Courtesy of WOWSA, Huntington Beach, California.
While Ram Barkai has a remarkable ability to control his shivering after swimming in water under 5ºC (41ºF), it was even more impressive to watch people from various walks of life at the Serpentine Swimming Club – up to the age of 74 – swimming in water temperatures around 1ºC (33-34ºF) for up to 15 minutes and not shiver despite the air temperature that was even more bitterly colder.
It was impressive precisely because Barkai is world renowned. We expect superhuman exploits from the South African financier-turned-ice-swim-advocate.
Barkai has done unprecedented swims around the world from mountain resorts in the Alps to near the bottom of South America. He has represented South Africa at winter swimming championships and is one of the few humans to have swum in Antarctica without a wetsuit. It was the very reason he was featured on Discovery Channel’s Superhuman Showdown, a television series that showcases individuals with unique abilities that extend far beyond that of ordinary humans.
On the Superhuman Showdown, Barkai’s self-trained response to cold water rightly shocked and impressed a global television audience. It was apparent to those unfamiliar with the extreme swimming community that he has unlocked something deep within his innate human abilities, including anticipatory thermogenesis. His excitement for what he has been able to develop within himself for himself, and the mental and physical processes that he has undergone, is palpable. It is clear what his path forward is: to share with the rest of the world the passion, drive and ability to dig deeper within the human potential to achieve what is considered impossible. As a result, he travels far and wide to complete ice swims with other swimmers from around the world and to share his experiences and procedures on how to safely swim in cold water.
But what he has unlocked, pods of swimmers from around the world have long explored and enjoyed. Communities of cold water swimmers have long flourished from Boston to Melbourne usually under the radar of public focus. From the Yaghan people of southern Patagonia (shown in photo above) in previous centuries to the members of the Serpentine Swimming Club in modern times, these swimmers have developed their ability to swim in near-frozen waters. They have done is gradually, responsibly and modestly
While the Yaghan woman used to swim in the icy waters to grab shellfish and small fish living among offshore kelp beds near the bottom of South America, the older British and Irish swimmers with a quiet reserve that is most impressive, regularly shuffle from the spartan locker room in Hyde Park to the frigid waters of the Serpentine in early morning hours. Day after day, month after month, year after year.
And they are not alone. What the Yaghans, British and Irish have unveiled to themselves and others who have witnessed them, swimmers from Japan to Russia to the Czech Republic have also developed over the ages.

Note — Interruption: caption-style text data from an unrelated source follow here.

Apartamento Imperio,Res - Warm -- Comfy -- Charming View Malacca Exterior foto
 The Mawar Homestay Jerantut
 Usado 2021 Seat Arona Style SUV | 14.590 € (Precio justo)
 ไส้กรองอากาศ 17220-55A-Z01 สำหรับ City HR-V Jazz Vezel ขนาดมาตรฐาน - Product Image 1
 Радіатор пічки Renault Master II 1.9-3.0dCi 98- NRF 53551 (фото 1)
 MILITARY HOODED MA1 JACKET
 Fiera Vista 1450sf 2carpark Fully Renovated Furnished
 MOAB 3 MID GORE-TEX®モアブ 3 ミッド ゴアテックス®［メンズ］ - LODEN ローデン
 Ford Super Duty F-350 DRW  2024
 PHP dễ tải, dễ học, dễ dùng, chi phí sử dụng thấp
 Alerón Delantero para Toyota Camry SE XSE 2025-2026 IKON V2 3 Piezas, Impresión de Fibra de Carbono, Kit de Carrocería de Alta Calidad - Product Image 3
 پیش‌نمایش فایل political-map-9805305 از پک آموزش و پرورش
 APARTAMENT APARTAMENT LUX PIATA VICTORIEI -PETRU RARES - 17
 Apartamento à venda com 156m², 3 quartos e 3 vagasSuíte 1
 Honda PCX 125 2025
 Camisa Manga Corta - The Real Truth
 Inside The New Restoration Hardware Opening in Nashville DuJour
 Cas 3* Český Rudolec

But what is at least equally impressive is the ability for swimmers from warm-weather locations, from places like Bangladesh, Hawaii and the Caribbean, who travel to cold-water venues and swim without hypothermia. It is understandable if you live in a country where winters are long, mornings are brutally cold, and snow is a natural phenomenon, then the ability to swim in cold water is a natural outcome for those who are so motivated. But what is it with swimmers who do not own a winter coat, who never see snow, or live in areas where air temperatures never dive below 16ºC (61ºF)? How can they just plop over from a tropical paradise to the more frigid parts of our planet and jump in a swim?
Their cold-water training is essentially zero and their exposure to the cold is what they imagine in their minds. What must it be like for those individuals to manage their body’s own natural physiological response to frigid waters?
We can never imagine or experience those sensations for we only sit on the shoreline watching others explore their potential in the frigidly cold waterways of the world.
But how can we take the mental outlook of Barkai and the individuals like the Serps – where the apparently impossible becomes possible – and transfer that mindset to enhance our speed and distance capabilities? Some open water swimmers prefer challenging themselves to extreme cold water conditions, but others prefer challenging themselves to swimming fast (or faster) or swimming far (or further). We need to capture that mindset of Barkai and the Serps and apply it to our own personal goals.